■ Exercise requirements
Return the lines from the line with "this 1000×563 image." to the line with "broken concrete chunk [764, 394, 828, 430]", both included, copied unchanged.

■ Extracted material
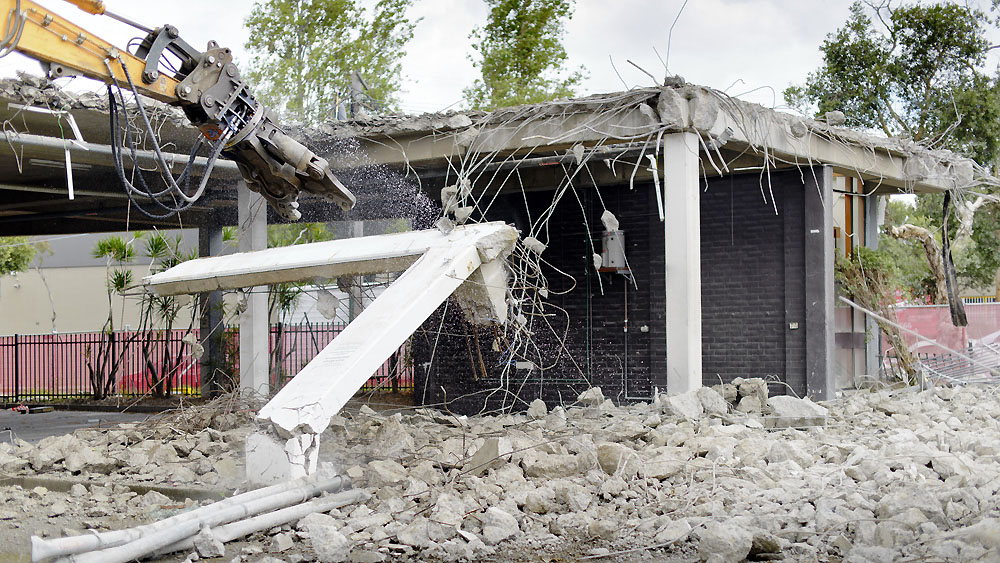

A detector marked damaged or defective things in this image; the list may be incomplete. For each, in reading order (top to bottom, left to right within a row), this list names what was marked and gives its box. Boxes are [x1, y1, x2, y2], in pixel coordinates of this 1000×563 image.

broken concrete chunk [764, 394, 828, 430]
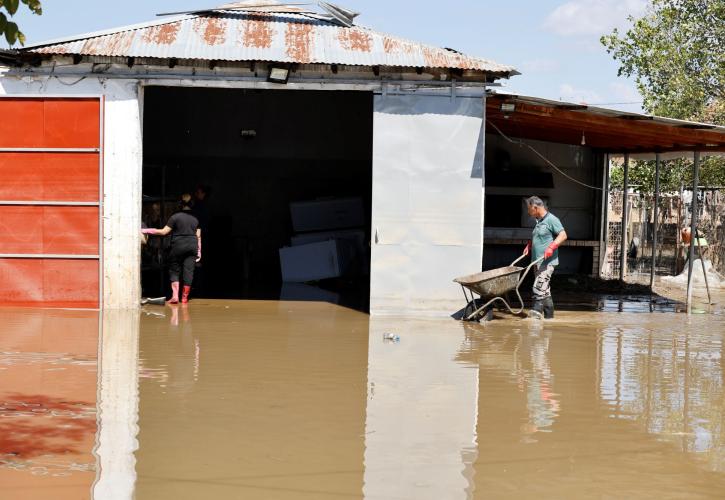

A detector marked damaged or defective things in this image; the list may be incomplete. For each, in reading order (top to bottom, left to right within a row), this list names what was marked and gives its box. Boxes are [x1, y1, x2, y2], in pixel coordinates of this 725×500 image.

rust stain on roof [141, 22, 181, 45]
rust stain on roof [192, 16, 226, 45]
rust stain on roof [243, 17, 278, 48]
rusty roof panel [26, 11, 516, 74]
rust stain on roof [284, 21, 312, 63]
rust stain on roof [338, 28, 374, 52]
---
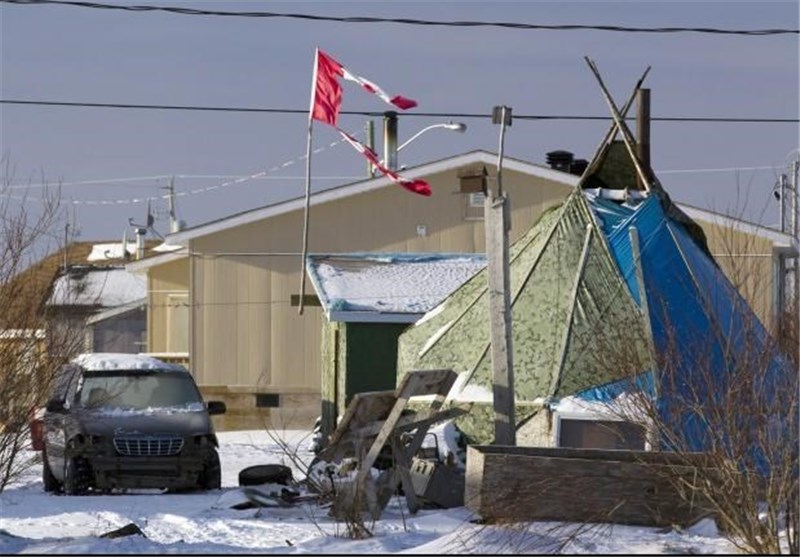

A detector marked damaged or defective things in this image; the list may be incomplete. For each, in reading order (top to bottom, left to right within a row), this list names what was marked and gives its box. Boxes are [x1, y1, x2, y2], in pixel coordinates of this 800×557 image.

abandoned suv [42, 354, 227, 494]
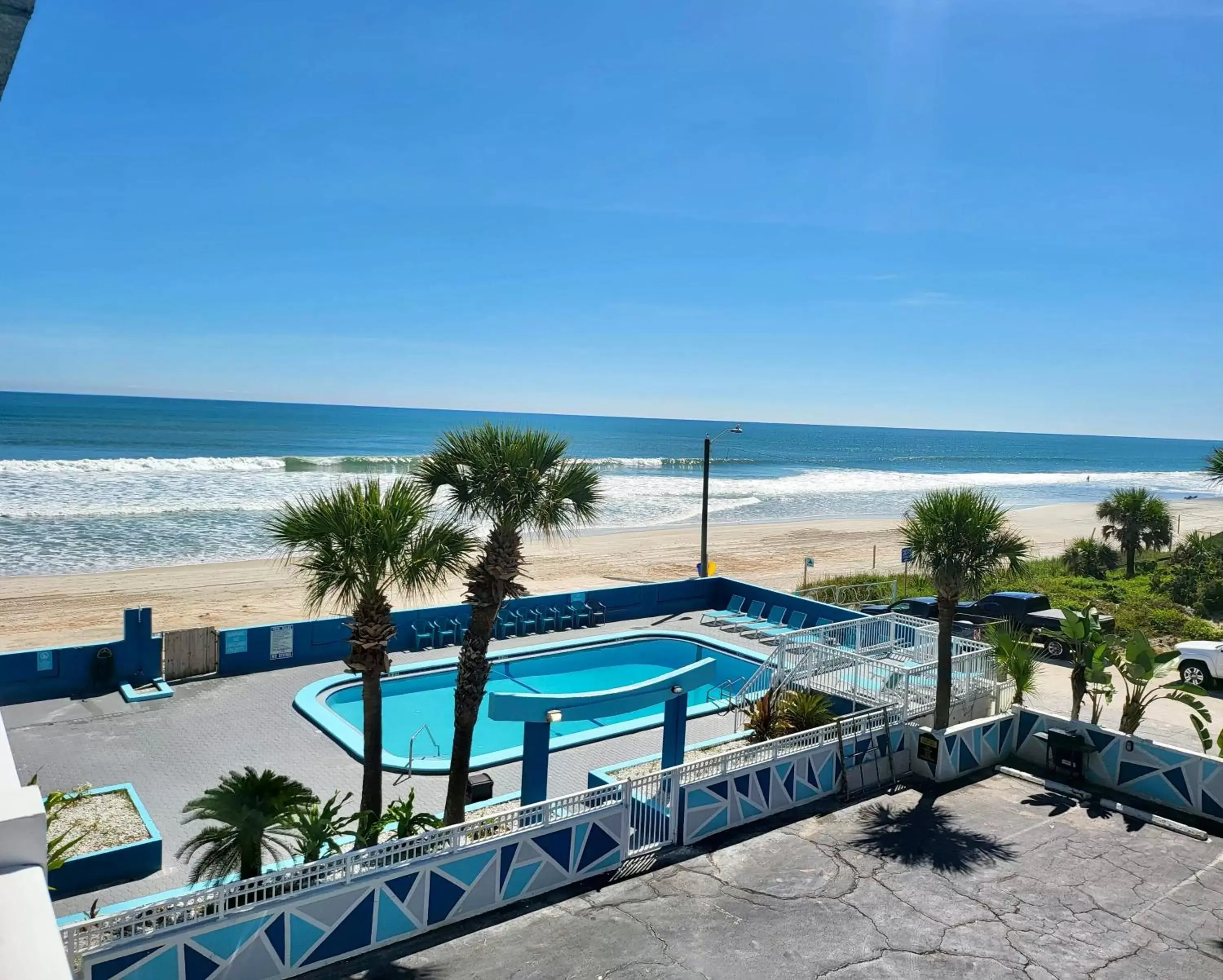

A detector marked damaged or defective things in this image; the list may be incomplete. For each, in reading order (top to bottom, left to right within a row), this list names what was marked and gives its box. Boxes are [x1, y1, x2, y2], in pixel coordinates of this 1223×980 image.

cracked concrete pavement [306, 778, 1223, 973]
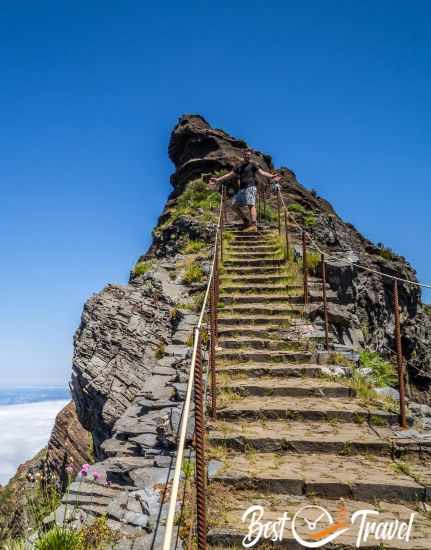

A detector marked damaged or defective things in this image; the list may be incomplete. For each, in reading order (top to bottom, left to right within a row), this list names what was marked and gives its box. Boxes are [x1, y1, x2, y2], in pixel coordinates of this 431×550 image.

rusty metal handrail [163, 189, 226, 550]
...
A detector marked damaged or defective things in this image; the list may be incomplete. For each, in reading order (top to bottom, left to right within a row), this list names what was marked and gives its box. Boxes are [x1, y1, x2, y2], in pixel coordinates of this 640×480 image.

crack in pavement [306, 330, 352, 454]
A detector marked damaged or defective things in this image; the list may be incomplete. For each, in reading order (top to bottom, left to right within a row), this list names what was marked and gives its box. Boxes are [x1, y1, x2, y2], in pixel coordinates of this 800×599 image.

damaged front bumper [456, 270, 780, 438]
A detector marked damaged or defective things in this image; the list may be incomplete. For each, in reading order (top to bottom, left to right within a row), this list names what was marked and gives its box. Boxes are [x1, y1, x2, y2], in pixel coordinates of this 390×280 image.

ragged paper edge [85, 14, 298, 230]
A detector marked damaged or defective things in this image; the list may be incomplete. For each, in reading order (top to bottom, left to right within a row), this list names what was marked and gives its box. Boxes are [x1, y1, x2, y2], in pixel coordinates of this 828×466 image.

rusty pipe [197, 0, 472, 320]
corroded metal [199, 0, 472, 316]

■ The solution
A detector marked damaged or defective things in this image; the list may be incomplete. For each, in reading order (top to bottom, left to right within a row), this list names what was marked and gives its box. Boxes are [x1, y1, x2, y2], in pixel coordinates of this 1000×563 image.

broken concrete chunk [764, 394, 828, 430]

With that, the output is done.